Now overconcentration is a concept well known to the old Chinese, so they weren't avoiding the triangled move out of ignorance. I therefore did a quick check with AI, and to my astonishment discovered that the exchange on the left is better (marginally, but consistently) for the forcing side than the one on the right.
Despite my initial surprise, I could easily start to see possible explanations, but they were derailed a bit when I further noticed that it was specifically the last move (X) that was warping the assessment. If we just looked at the forcing moves (the triangle and the square), the AI assessment was reversed. But while triangle was better (my life-long assumption), I was further surprised to see that it was only marginal. Putting it all another way, I never expect to see the mole move on my radar. It is so bad (to me) it disappears from view.

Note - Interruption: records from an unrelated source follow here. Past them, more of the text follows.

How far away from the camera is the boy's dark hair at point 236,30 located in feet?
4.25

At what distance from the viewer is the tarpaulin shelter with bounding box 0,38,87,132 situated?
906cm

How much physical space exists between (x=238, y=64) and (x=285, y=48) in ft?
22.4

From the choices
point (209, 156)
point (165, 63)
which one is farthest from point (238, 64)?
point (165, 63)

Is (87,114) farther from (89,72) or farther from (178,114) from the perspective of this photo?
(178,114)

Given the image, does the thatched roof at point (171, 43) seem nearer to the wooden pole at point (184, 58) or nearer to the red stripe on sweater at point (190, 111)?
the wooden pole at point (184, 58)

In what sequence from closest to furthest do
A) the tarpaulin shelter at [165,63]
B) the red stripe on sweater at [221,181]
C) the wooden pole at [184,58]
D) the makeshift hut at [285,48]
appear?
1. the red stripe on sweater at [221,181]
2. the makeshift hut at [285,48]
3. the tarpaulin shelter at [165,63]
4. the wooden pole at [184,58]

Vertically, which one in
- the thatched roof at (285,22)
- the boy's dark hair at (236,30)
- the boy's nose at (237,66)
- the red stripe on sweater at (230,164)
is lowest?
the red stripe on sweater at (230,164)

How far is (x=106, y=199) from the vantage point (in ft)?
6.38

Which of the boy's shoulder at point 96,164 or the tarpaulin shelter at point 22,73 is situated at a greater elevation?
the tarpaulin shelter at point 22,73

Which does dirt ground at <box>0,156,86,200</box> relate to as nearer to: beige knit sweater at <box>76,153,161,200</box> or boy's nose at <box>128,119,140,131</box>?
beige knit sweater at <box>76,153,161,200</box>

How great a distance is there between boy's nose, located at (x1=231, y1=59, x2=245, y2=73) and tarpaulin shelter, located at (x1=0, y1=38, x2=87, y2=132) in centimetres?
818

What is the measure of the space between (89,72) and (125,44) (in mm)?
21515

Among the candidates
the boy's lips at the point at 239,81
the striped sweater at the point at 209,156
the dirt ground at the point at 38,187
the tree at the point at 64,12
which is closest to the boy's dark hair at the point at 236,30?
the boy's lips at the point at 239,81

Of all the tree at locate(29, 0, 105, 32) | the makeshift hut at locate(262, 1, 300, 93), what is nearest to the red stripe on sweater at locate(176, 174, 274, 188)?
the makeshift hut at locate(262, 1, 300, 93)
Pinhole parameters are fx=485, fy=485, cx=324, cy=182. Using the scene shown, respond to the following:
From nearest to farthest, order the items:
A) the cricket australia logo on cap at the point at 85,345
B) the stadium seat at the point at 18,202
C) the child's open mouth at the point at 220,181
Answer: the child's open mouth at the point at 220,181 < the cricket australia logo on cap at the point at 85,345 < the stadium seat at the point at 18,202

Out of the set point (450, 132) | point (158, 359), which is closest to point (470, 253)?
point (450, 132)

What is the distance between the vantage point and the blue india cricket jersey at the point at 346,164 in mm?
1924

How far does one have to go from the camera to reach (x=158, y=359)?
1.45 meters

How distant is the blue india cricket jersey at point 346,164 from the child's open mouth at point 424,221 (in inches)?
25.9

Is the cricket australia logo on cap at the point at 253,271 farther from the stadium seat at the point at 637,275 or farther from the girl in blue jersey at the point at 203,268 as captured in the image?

But the surprises didn't end there.
I decided to check whether the mole move in this sort of situation had ever appeared in pro games. I expected about 3-4 hits. I got nearly 600, and that included some AI bots.
I found that close to incomprehensible. How could I not be aware of so many moves that I class as weird and so (I reckoned) I ought to have noticed? Yet I had not "seen" (or registered) any of them.
To rub salt in the wound, I found this position from 2018:
(;AB[pd][ob][qg][qp][np][fc][ic]AW[dd][eb][cf][kc][nc][dp][fq]LB[je:A][nb:B]SZ[19])
Cho Hye-yeon was playing Kim Ta-yeong. Black's next move was A, to which White responded with... B. So this move that was ostensibly bad in the first position was considered good by a pro here.
In fact, in the first position, although Black A was considered the best move by the bot instead of X, White's response to that, as per the bot, was X!
The thought that came to me then was that it may be a mistake to talk as glibly as we do about mistakes when talking about bots. Just because there is one move that is so much better in a given situation does not make the second-best move a mistake. What I am getting at is that we cannot, thinking we are being rational and learning, condemn a move like X as bad because it is, say, on the second line and so extrapolate to avoiding second-line moves in general.
Oddly enough, that same point was made by Muhammad Ali in a YouTube clip I watched last night. The fawning interviewer was asking why Ali bothered to fight the second, third and fourth best fighters when he was so much better than they were. Ali "demolished" (to use Youtube jargon) that argument by pointing out just how good his opponents really were. Just because they were not as good as him did not make them bad boxers.
I've already been staggered countless time by how in tune old Chinese masters were with AI play. This has been my most humbling lesson. Instead of Whack-a-Mole, we need a game called Praise-a-Mole.